## What this task involves
What you produce should match the records below precisely, except that images are removed.

## Excerpted data
◇ ◇ ◇ ◇ ◇

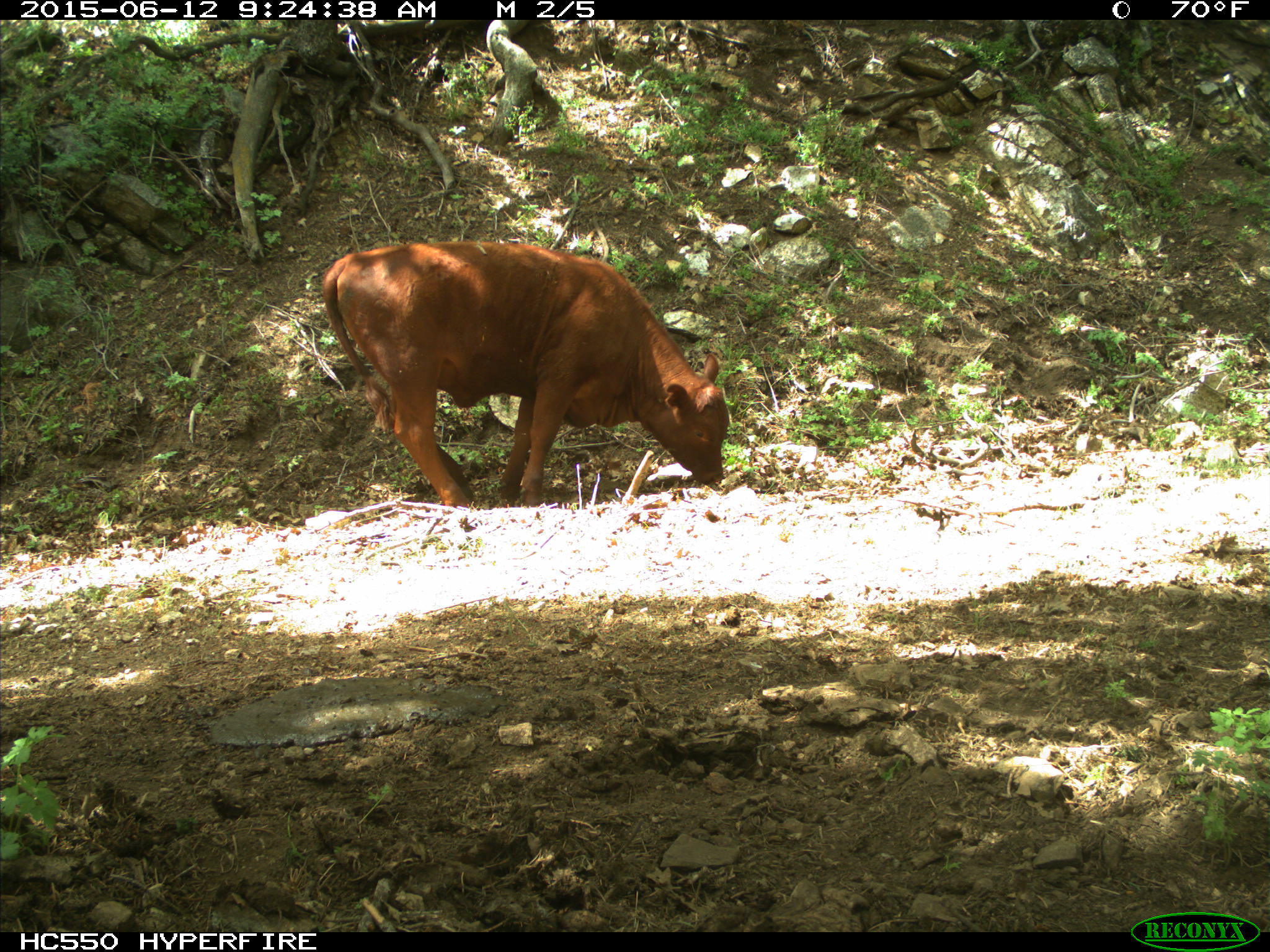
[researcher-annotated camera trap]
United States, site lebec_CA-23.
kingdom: Animalia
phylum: Chordata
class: Mammalia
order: Artiodactyla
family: Bovidae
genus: Bos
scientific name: Bos taurus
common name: domestic cow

◇ ◇ ◇ ◇ ◇

## Exercise response
[researcher-annotated camera trap]
United States, site lebec_CA-23.
kingdom: Animalia
phylum: Chordata
class: Mammalia
order: Artiodactyla
family: Bovidae
genus: Bos
scientific name: Bos taurus
common name: domestic cow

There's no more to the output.